- **Job**:
Copy verbatim the lines of the material from the one containing "In the photo, which" up to and including the one containing "4. the dirt lot". Output only that span.
☆ ☆ ☆ ☆ ☆ ☆ ☆
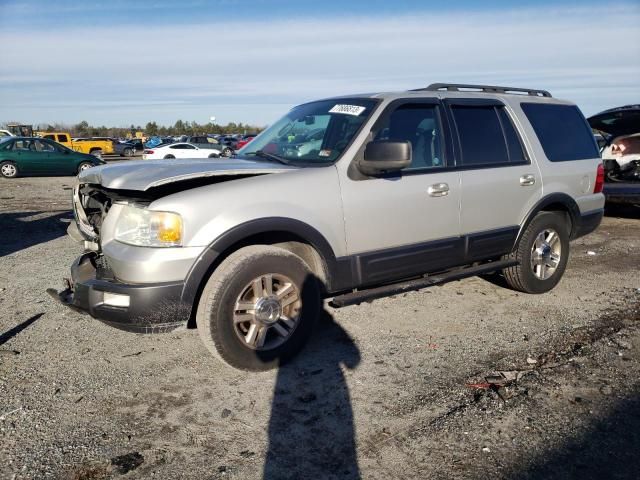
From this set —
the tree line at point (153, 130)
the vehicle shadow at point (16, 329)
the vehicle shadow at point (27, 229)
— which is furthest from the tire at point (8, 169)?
the tree line at point (153, 130)

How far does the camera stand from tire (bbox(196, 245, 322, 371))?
10.8 feet

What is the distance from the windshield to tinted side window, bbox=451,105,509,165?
88cm

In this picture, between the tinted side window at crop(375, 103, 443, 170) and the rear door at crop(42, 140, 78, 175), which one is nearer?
the tinted side window at crop(375, 103, 443, 170)

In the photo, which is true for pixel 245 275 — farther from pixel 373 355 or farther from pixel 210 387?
pixel 373 355

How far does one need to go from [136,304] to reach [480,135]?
3.21 meters

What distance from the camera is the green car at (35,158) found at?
17875 millimetres

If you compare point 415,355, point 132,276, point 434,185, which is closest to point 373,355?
point 415,355

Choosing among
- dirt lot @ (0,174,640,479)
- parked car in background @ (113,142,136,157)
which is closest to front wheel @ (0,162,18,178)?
dirt lot @ (0,174,640,479)

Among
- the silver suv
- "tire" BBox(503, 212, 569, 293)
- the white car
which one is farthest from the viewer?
the white car

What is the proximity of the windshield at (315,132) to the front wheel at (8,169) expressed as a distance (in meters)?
16.6

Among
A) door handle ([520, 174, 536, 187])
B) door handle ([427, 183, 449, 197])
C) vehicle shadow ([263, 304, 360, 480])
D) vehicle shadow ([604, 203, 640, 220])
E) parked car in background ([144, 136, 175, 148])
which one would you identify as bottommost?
vehicle shadow ([604, 203, 640, 220])

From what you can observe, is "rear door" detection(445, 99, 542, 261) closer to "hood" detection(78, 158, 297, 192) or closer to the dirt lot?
the dirt lot

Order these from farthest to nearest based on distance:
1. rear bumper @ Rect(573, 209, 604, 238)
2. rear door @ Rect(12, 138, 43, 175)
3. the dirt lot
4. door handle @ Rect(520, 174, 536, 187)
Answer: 1. rear door @ Rect(12, 138, 43, 175)
2. rear bumper @ Rect(573, 209, 604, 238)
3. door handle @ Rect(520, 174, 536, 187)
4. the dirt lot

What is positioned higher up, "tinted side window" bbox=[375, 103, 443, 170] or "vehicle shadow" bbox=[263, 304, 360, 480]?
"tinted side window" bbox=[375, 103, 443, 170]
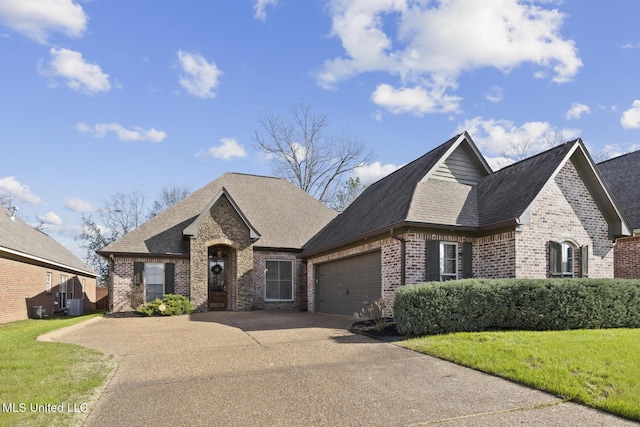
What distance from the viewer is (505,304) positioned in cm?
1041

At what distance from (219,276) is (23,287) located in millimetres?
8309

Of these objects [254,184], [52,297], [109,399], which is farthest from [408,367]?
[52,297]

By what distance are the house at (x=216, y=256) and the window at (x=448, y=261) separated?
9.40 metres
☆ ☆ ☆ ☆ ☆ ☆ ☆
- **Answer to this problem**:
In the photo, which is true for pixel 245 275 — farther from pixel 373 355 or farther from pixel 210 387?
pixel 373 355

How far does one need to go from [136,304] to reach [480,135]?
3.21 meters

What distance from the camera is the green car at (35,158) found at?
17875 millimetres

If you compare point 415,355, point 132,276, point 434,185, which is closest to point 373,355?
point 415,355

Choosing among
- dirt lot @ (0,174,640,479)
- parked car in background @ (113,142,136,157)
which is closest to front wheel @ (0,162,18,178)?
dirt lot @ (0,174,640,479)

Among
- the silver suv
- "tire" BBox(503, 212, 569, 293)
- the white car
which one is farthest from the viewer?
the white car

What is the proximity of the windshield at (315,132) to the front wheel at (8,169) expressed as a distance (in meters)?
16.6

Among
A) door handle ([520, 174, 536, 187])
B) door handle ([427, 183, 449, 197])
C) vehicle shadow ([263, 304, 360, 480])
D) vehicle shadow ([604, 203, 640, 220])
E) parked car in background ([144, 136, 175, 148])
which one would you identify as bottommost?
vehicle shadow ([604, 203, 640, 220])

From what you can observe, is "rear door" detection(445, 99, 542, 261) closer to "hood" detection(78, 158, 297, 192) or closer to the dirt lot?
the dirt lot

Order these from farthest to nearest based on distance:
1. rear bumper @ Rect(573, 209, 604, 238)
2. rear door @ Rect(12, 138, 43, 175)
3. the dirt lot
4. door handle @ Rect(520, 174, 536, 187)
Answer: 1. rear door @ Rect(12, 138, 43, 175)
2. rear bumper @ Rect(573, 209, 604, 238)
3. door handle @ Rect(520, 174, 536, 187)
4. the dirt lot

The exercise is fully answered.